'Green' parking lot for library?
High Point Enterprise (NC), 2014-02-10
Feb. 10--HIGH POINT -- Creation of a public gathering space in the heart of the city -- that's the goal that the Ignite High Point master plan lays out for the area outside the High Point Neal F. Austin Public Library.
Miami architectural firm Duany Plater-Zyberk, which developed the plan, recommended that the city make development of a "library plaza" a top priority.
High Point architect Peter Freeman, working with a group of interested residents, has come up with a couple of options, the basics of which the City Council heard about last week.

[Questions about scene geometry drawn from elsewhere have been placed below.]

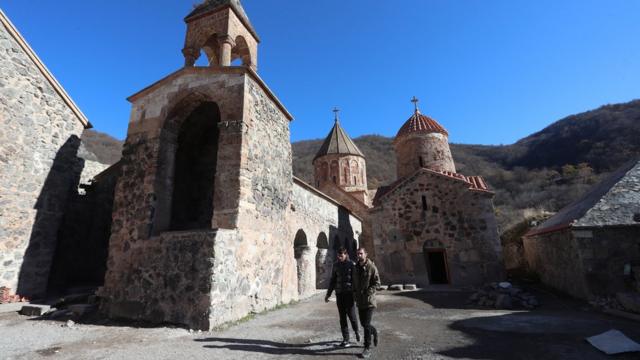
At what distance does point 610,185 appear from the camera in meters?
8.92

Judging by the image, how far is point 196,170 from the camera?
8797 millimetres

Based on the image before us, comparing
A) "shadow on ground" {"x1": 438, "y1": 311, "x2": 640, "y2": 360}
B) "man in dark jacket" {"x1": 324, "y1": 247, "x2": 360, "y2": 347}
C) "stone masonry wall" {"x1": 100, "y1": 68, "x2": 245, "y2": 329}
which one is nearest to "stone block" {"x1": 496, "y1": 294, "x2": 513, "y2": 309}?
"shadow on ground" {"x1": 438, "y1": 311, "x2": 640, "y2": 360}

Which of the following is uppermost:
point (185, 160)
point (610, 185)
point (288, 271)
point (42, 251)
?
point (185, 160)

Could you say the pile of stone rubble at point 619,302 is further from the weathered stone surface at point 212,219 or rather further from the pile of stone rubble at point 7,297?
the pile of stone rubble at point 7,297

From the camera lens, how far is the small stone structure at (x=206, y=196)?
5461 millimetres

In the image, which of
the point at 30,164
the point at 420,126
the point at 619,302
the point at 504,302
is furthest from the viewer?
the point at 420,126

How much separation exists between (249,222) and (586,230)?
27.1ft

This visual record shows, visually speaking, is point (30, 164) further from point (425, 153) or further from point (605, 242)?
point (425, 153)

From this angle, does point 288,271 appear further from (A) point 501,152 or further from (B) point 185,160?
(A) point 501,152

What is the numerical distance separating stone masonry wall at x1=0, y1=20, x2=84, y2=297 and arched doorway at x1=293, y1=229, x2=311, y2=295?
21.7 ft

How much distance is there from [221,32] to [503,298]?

The idea is to "green up" the asphalt and concrete of the library's parking lot by adding landscaping, farmers market shelters and other features -- without sacrificing parking spaces.
"The library is one of the most highly utilized buildings in the city. It's a very important, well-used civic building," said Freeman. "They need their parking. When you start taking any parking places away, it tears people up, and it should."
Cost figures and plans for both options should be available within 30 days, city staff advised the council Thursday.
Officials said one of the options would take away 19 of the library's 178 parking spots -- a prospect that library supporters oppose.
The other option would require the acquisition of two parcels of land next to the library parking lot -- 816 and 820 N. Elm St. One site is a vacant building that used to house a law firm and the other is occupied by three businesses.
Freeman said a sculpture garden within this space is one idea that's been discussed.
It could tie in with the pedestrian path through the adjacent roundabout, which could promote walkability between the library and nearby neighborhoods, he said.
The main public gathering space envisioned in both options would be adjacent to the library's entrance. The site could accommodate library programming, such as book fairs and outdoor reading or music events, as well as farmers markets. It would also make the area in front of the library more pedestrian-friendly, which is a major goal of many of the Duany plan's recommendations.
Freeman's designs also incorporate "grove trees" throughout the parking lot, but not in a manner that would impact current parking spaces, he said.
Council members said they want to see the results of an upcoming study on the No. 1 priority of the Duany plan -- a "road diet" for a portion of N. Main Street -- before committing to the library project.
"My constituents do use the library, but I don't know how much that's going to change with making the library more green," said Councilman Jeff Golden. "I'm not positive at this point that's the best investment. I am a supporter of this whole Ignite High Point movement, but I just think we need to take small steps and be sure of what we're doing. I think the library is something that might need to be on hold until we get this study back, and some other things."